Problem to work on: The string "species" may appear in lines of the listing. Report each line where it does.

Exercise data:
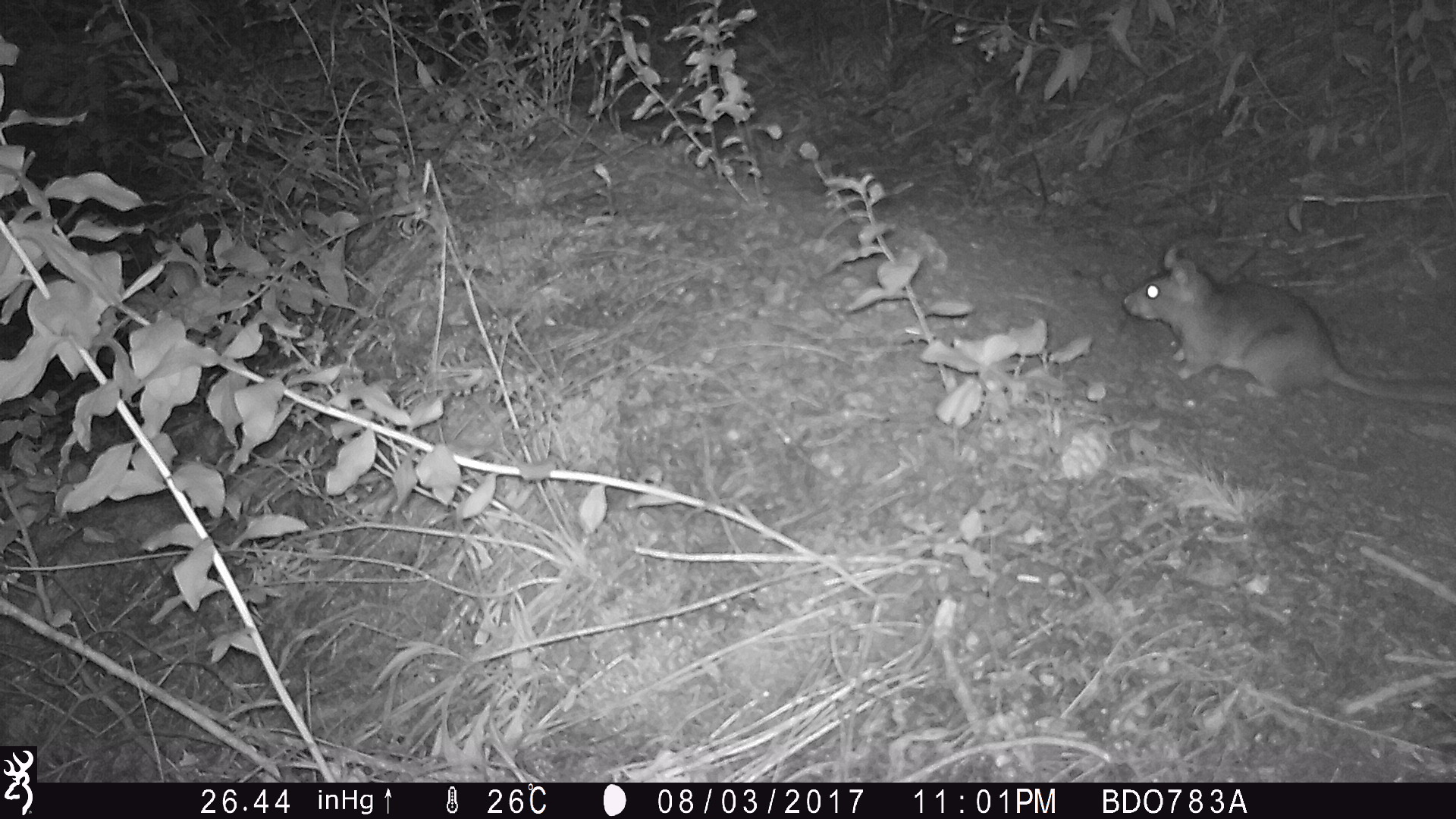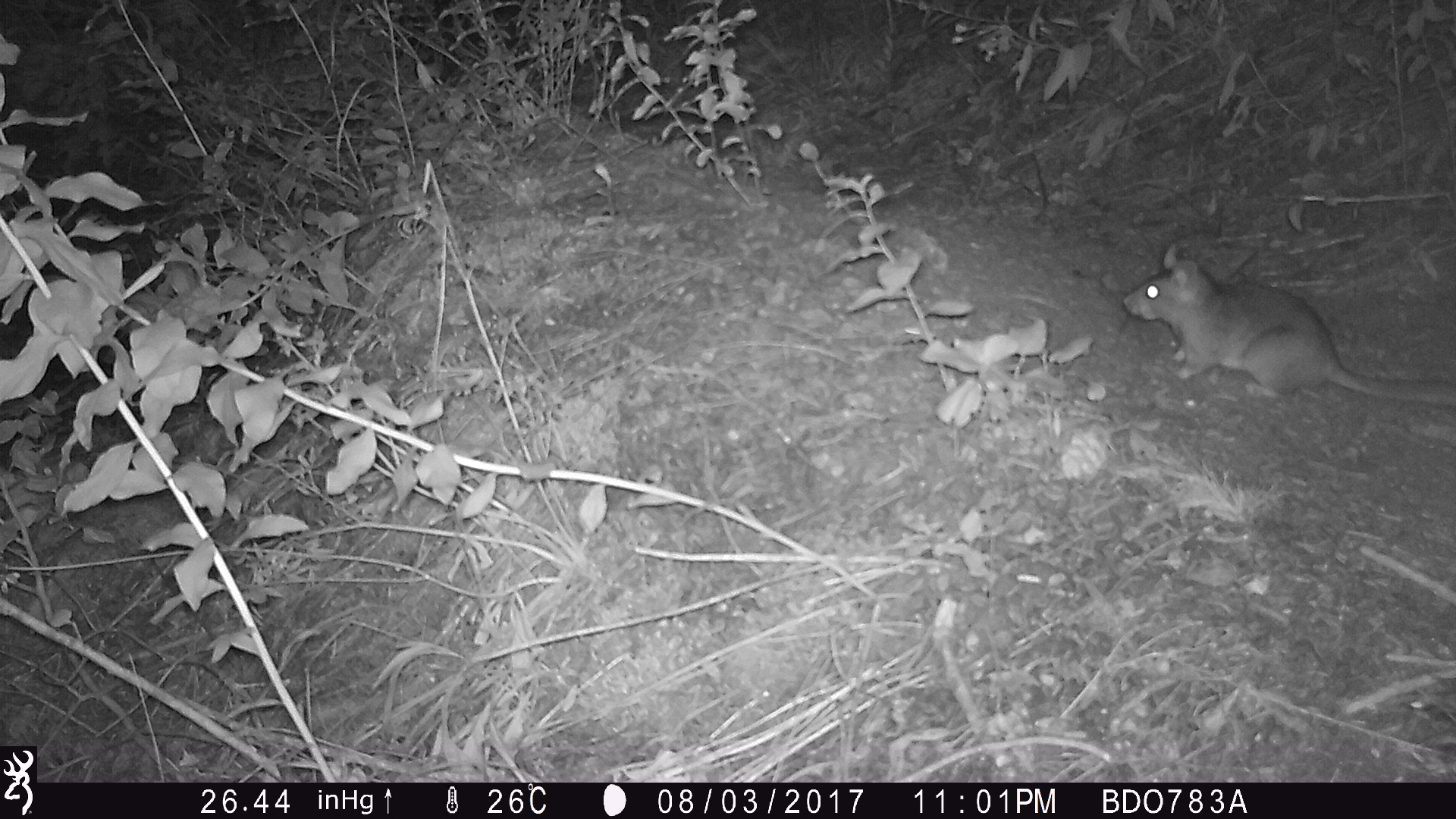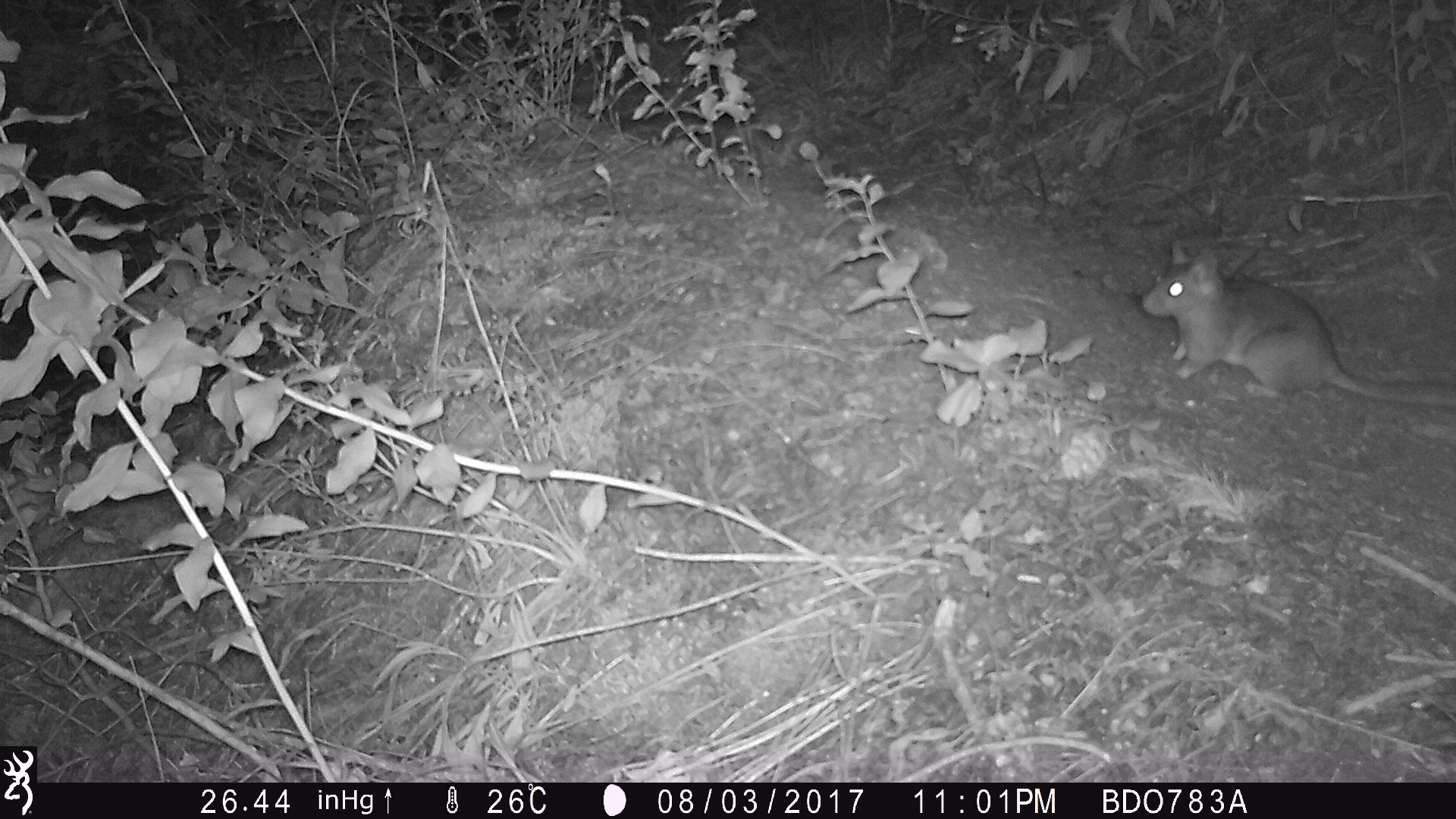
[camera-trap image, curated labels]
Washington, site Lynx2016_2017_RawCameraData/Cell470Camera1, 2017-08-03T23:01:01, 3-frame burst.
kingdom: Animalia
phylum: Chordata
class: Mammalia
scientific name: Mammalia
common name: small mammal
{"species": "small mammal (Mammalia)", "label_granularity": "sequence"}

---

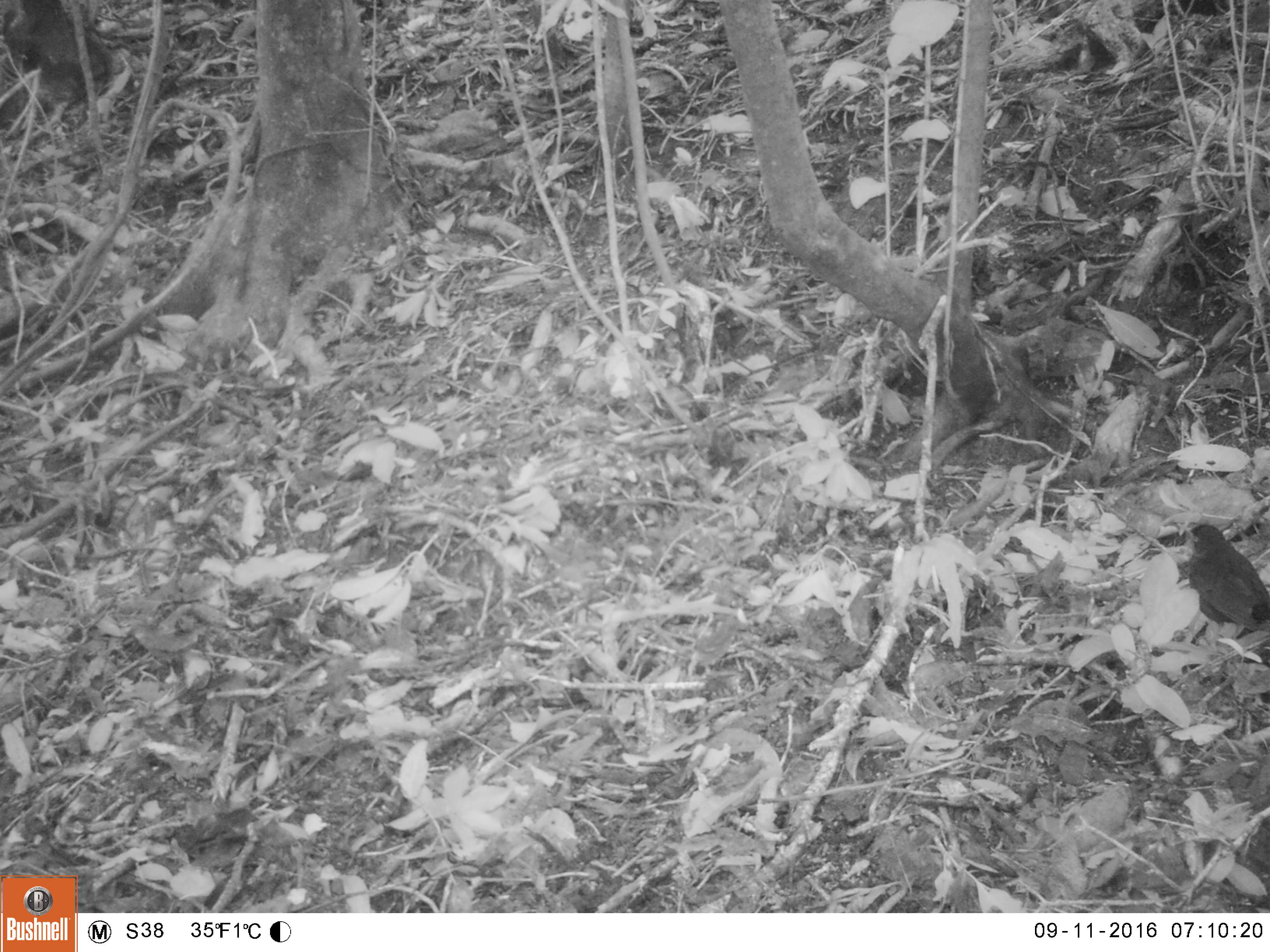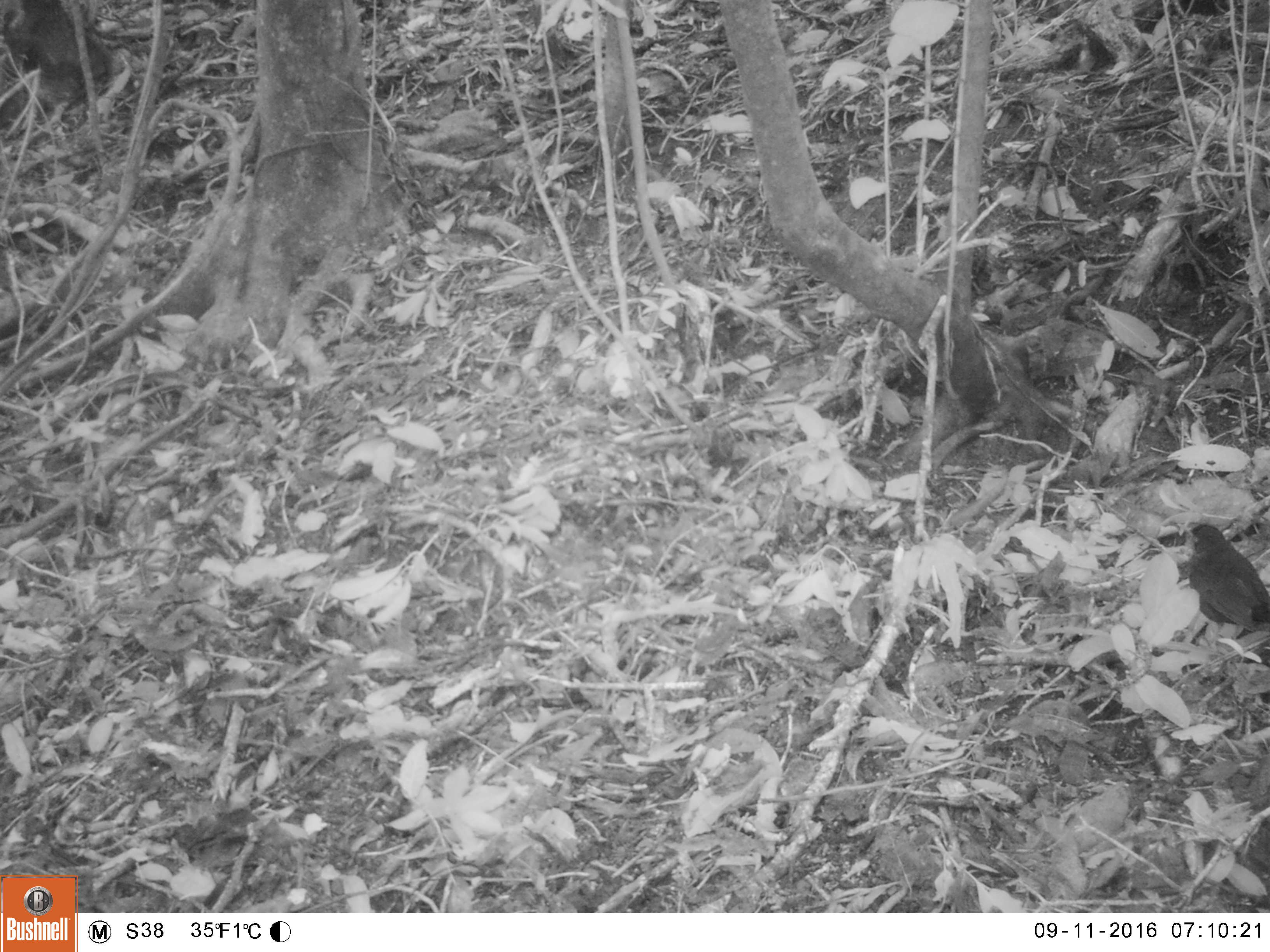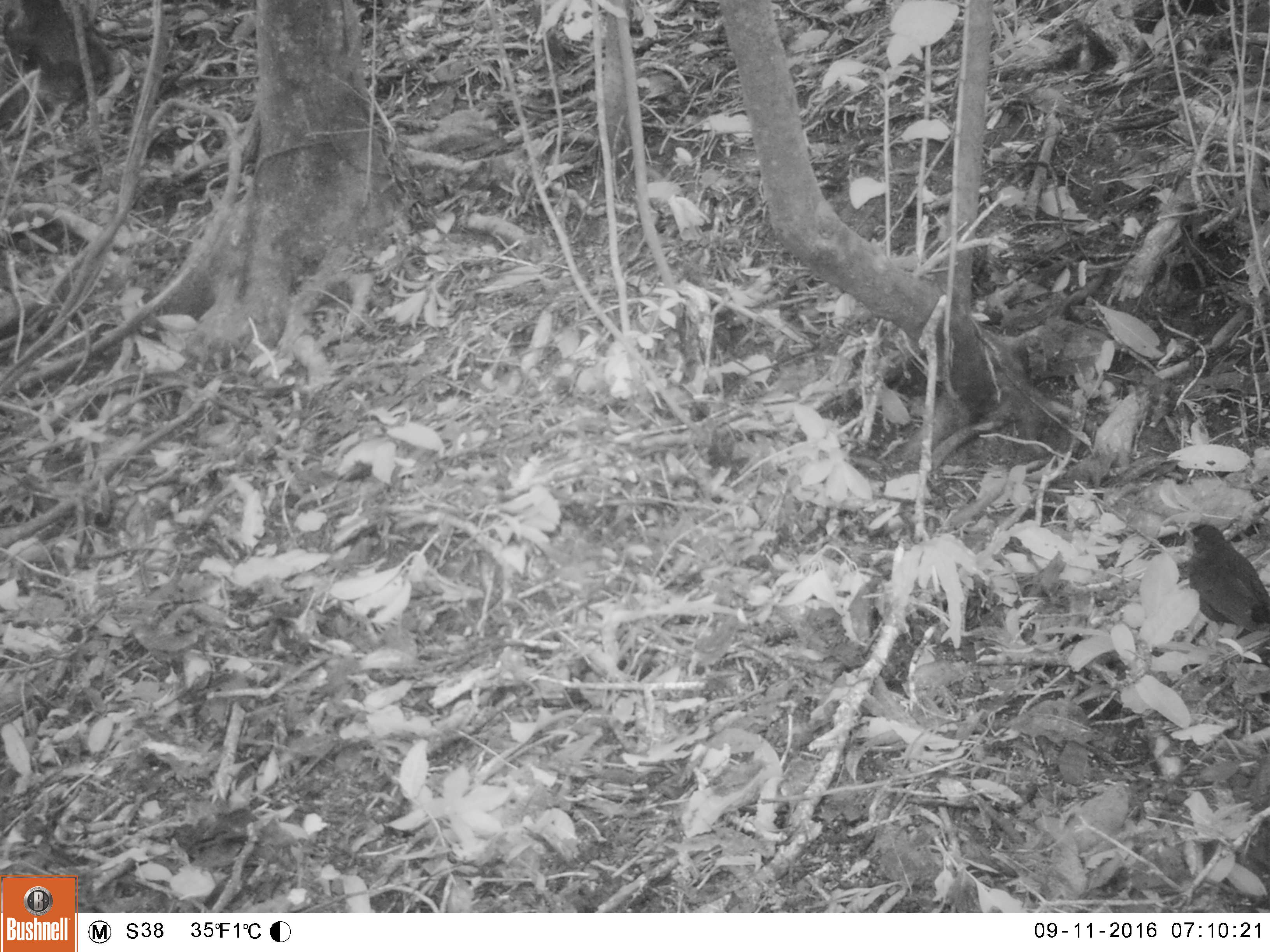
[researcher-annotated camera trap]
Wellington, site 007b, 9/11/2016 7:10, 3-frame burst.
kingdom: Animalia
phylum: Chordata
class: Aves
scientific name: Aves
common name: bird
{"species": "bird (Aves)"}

Output for this task:
{"species": "small mammal (Mammalia)", "label_granularity": "sequence"}
{"species": "bird (Aves)"}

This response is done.